Existem muitos programas sobrevalorizados que entram para esta categoria. No antigo regime, temos o Zip-Zip, da qual só sobrevive o seu último programa. Do PREC temos as primeiras novelas (Gabriela, O Casarão, O Astro, mas sobretudo Gabriela) e A Visita da Cornélia (programa cujas sessões perderam-se com o tempo), ainda no auge do monopólio temos os Jogos Sem Fronteiras (antes e depois da queda do monopólio), o Festival da Canção (da qual existem canções que se perderam com o tempo, e que eventualmente só iríamos traulitar as canções vencedoras), o Passeio dos Alegres, Roque Santeiro, etc, e já nos anos 90, temos programas da SIC como o Ponto de Encontro (e é justo conseguir o momento do reencontro), o Chuva de Estrelas ou o visado da RTP desta edição, a Arca de Noé. Que chega a ter o mesmo grau de recordação que, sei lá, o Sport Billy (quando foi emitido pela primeira e única vez dobrada), a Heidi (tragédia em japonês ocidental segundo o Sete Ponto Sete do DL), o Passeio dos Alegres ou uma ediçãozinha qualquer dos Jogos Sem Fronteiras realizada cá. E o Vitinho (e é sempre o primeiro que vem à tona dos portugueses, pois o resto fica ostracizado).

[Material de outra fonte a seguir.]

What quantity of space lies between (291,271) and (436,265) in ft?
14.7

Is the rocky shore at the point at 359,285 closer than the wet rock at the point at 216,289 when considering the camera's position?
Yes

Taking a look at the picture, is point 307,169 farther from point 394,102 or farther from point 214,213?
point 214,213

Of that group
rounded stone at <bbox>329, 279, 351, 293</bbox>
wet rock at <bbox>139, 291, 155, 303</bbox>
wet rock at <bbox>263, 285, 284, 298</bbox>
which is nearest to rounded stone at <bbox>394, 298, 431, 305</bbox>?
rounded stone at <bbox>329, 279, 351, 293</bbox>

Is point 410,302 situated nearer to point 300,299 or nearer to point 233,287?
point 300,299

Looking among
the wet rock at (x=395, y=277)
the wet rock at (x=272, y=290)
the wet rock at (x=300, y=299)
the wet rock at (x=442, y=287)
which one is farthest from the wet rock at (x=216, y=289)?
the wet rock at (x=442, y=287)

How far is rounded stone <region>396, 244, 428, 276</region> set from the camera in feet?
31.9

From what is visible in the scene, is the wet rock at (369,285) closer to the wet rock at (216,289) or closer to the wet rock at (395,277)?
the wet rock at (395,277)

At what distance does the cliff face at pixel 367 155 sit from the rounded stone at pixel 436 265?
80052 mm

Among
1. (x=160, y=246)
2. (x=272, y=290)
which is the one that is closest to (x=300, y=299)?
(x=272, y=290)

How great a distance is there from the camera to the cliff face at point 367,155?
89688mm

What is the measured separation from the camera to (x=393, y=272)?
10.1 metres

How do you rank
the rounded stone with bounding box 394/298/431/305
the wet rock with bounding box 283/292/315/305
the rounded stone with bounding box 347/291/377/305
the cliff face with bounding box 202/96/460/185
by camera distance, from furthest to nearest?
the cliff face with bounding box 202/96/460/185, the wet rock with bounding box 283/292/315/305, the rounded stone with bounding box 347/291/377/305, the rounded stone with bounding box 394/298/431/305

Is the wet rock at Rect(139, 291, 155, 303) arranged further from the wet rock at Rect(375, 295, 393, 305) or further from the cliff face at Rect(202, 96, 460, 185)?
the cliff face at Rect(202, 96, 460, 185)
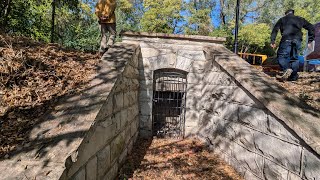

Prossigamos então com o genérico,  que para uma audiência trin/quaren/cinquentona diz muito, mas para quem nasceu depois e que teve a má fama de nunca ter apanhado uma reposição (e eu digo o porquê disto nunca ter sido reposto mais logo), não me diz nada. A letra, no entanto, é atemporal (e sobrevalorizada, até o tema do Ponto de Encontro é melhor):

Qualquer pessoa com mais de trinta anos de idade provavelmente terá vaga ideia do tema disto da mesma forma que, quem era criança no fim dos anos 70, se lembra do tema do Fungagá da Bicharada (da qual não existem gravações, uma pena, porque é que a RTP tinha práticas de preservação mais perras que a BBC?) da fonte: o programa de televisão. Pois é, este programa mete animais, mas ao contrário do Fungagá da Bicharada, este era um concurso sobre animais e não um programa sobre animais. Outra diferença: o Fungagá da Bicharada era um programa infantil (cujo tema sobreviveu e já não é sinónimo dele, mas se o programa estivesse no ar uns bons 15 a 20 anos, ainda teria ligações ao programa em si) enquanto que a Arca de Noé era um concurso FAMILIAR. FAMILIAR, em todos os sentidos da palavra. Como era o 1, 2, 3 (todas as versões).

Fora o genérico (que provavelmente foi feito numa Quantel Paintbox), não sabia da mecânica do jogo até duas referências ao programa na década passada: primeiro na Caderneta de Cromos, segundo no Agora Nós. Para tal, e para recorrer à mecânica do jogo, eu tive de recorrer à sapiência do blog Enciclopédia de Cromos para ver como funcionava.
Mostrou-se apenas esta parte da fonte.